Rechtspraak
Uitspraakdatum
12-07-2022
ECLI
ECLI:NL:TADRSHE:2022:113
Zaaknummer
22-430/DB/OB
Inhoudsindicatie
Verzoek tot opheffing schorsing ex artikel 60b lid 7. Gelet op de door verzoekster aan de raad overgelegde stukken, de tussen de deken, verzoekster en mr H gemaakte afspraken en door de deken ter zitting gegeven visie op het verzoek tot opheffing geen aanleiding om de door de raad aan verzoekster opgelegde schorsing in de uitoefening van de praktijk te laten voortduren. De Advocatenwet biedt geen mogelijkheid om de schorsing voorwaardelijk op te heffen dan wel naast de opheffing van de schorsing voorzieningen te treffen. De raad heft de schorsing op en wijst het verzoek van de deken om aan de opheffing van de schorsing voorwaarden te verbinden dan wel voorzieningen te treffen af.
Uitspraak
Beslissing van de Raad van Discipline in het ressort ‘s-Hertogenbosch
van 12 juli 2022
in de zaak 22-430/DB/OB
naar aanleiding van het verzoek op grond van artikel 60b lid 7 Advocatenwet
van
verzoekster
tot opheffing van de op verzoek van de deken van de Orde van Advocaten in het arrondissement Oost-Brabant
door de raad bij beslissing van de aan verzoekster opgelegde schorsing voor onbepaalde tijd (zaaknummer 22-189/DB/OB)

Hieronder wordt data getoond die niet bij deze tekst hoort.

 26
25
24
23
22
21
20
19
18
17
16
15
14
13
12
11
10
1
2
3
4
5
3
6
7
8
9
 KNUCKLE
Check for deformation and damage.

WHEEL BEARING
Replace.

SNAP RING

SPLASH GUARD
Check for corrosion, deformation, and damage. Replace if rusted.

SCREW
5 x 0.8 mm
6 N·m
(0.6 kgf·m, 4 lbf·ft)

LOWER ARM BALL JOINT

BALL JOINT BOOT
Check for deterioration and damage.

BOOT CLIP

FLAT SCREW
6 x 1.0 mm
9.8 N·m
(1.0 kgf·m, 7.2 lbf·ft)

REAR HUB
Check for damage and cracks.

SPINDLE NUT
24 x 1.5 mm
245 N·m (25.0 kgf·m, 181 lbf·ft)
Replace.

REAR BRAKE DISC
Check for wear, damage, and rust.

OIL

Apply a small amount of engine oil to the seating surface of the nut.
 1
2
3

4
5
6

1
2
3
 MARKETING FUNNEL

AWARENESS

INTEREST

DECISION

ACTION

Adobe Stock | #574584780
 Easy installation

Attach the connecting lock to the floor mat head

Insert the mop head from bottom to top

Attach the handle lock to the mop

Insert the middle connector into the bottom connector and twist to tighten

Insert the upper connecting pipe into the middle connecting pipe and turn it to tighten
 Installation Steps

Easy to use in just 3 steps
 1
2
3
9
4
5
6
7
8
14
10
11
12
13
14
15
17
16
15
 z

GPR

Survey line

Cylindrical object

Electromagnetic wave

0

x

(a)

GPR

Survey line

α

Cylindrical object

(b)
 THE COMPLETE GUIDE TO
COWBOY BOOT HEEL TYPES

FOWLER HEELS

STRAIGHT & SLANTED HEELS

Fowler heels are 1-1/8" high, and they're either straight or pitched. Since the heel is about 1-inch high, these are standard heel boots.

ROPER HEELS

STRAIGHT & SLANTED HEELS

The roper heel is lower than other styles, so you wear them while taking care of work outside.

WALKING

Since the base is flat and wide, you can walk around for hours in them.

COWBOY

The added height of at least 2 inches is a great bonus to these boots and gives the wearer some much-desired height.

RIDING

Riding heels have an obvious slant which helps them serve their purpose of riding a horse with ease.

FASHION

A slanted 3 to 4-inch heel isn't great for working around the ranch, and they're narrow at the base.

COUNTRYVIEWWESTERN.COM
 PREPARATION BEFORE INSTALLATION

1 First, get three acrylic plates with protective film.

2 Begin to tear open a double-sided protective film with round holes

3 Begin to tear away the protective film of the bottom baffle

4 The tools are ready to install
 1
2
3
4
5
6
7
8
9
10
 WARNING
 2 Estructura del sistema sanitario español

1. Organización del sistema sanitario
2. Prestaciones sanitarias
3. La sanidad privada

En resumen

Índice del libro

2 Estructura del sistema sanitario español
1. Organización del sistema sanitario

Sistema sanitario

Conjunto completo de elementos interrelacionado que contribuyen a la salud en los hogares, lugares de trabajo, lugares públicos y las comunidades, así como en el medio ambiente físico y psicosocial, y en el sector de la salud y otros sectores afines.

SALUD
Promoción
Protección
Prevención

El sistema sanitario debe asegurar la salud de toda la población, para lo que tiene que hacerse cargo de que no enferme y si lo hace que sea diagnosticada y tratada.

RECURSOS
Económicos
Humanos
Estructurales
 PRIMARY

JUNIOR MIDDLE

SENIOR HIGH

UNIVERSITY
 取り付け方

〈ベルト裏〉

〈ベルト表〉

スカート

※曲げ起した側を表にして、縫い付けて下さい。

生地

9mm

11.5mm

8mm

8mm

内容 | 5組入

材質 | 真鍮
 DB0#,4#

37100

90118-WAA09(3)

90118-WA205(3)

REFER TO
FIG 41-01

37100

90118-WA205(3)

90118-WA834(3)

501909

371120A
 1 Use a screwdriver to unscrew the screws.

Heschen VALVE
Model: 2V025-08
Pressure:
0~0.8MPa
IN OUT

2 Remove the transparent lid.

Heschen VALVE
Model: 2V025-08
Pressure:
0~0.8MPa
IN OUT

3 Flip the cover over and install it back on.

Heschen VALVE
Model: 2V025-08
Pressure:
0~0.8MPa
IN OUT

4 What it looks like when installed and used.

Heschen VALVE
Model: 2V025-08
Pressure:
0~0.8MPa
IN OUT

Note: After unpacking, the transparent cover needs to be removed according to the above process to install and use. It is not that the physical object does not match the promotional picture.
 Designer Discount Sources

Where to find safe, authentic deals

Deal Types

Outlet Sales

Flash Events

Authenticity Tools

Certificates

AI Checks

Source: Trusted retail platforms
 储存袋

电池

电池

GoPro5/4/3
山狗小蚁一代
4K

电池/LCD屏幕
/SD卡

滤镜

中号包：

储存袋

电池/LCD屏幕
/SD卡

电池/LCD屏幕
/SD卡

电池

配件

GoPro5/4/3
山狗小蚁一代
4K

1 VERLOOP VAN DE PROCEDURE
1.1 Bij brief van 20 mei 2022, door de raad per e-mail op 20 mei 2022 ontvangen, heeft verzoekster een verzoek op grond van artikel 60b lid 7 Advocatenwet bij de raad ingediend.
1.2 De griffier van de raad heeft verzoekster en de deken per aangetekende e-mail van 23 mei 2022 opgeroepen om op de zitting van de raad van 31 mei 2022 te verschijnen.
1.3 Het verzoek is behandeld op de zitting van de raad van 31 mei 2022 in aanwezigheid van verzoekster en de deken. Van de behandeling is proces-verbaal opgemaakt. De raad heeft de behandeling van het verzoek ter zitting aangehouden tot 12 juli 2022 en heeft verzoekster in de gelegenheid gesteld om uiterlijk 7 dagen voor 12 juli 2022 een plan van aanpak aan de raad te overleggen. De griffier van de raad heeft verzoekster en de deken per aangetekende e-mail van 31 mei 2022 opgeroepen om op de zitting van de raad van 12 juli 2022 te verschijnen. De behandeling van het verzoek is op de zitting van de raad van 12 juli 2022 in aanwezigheid van verzoekster en de deken voortgezet.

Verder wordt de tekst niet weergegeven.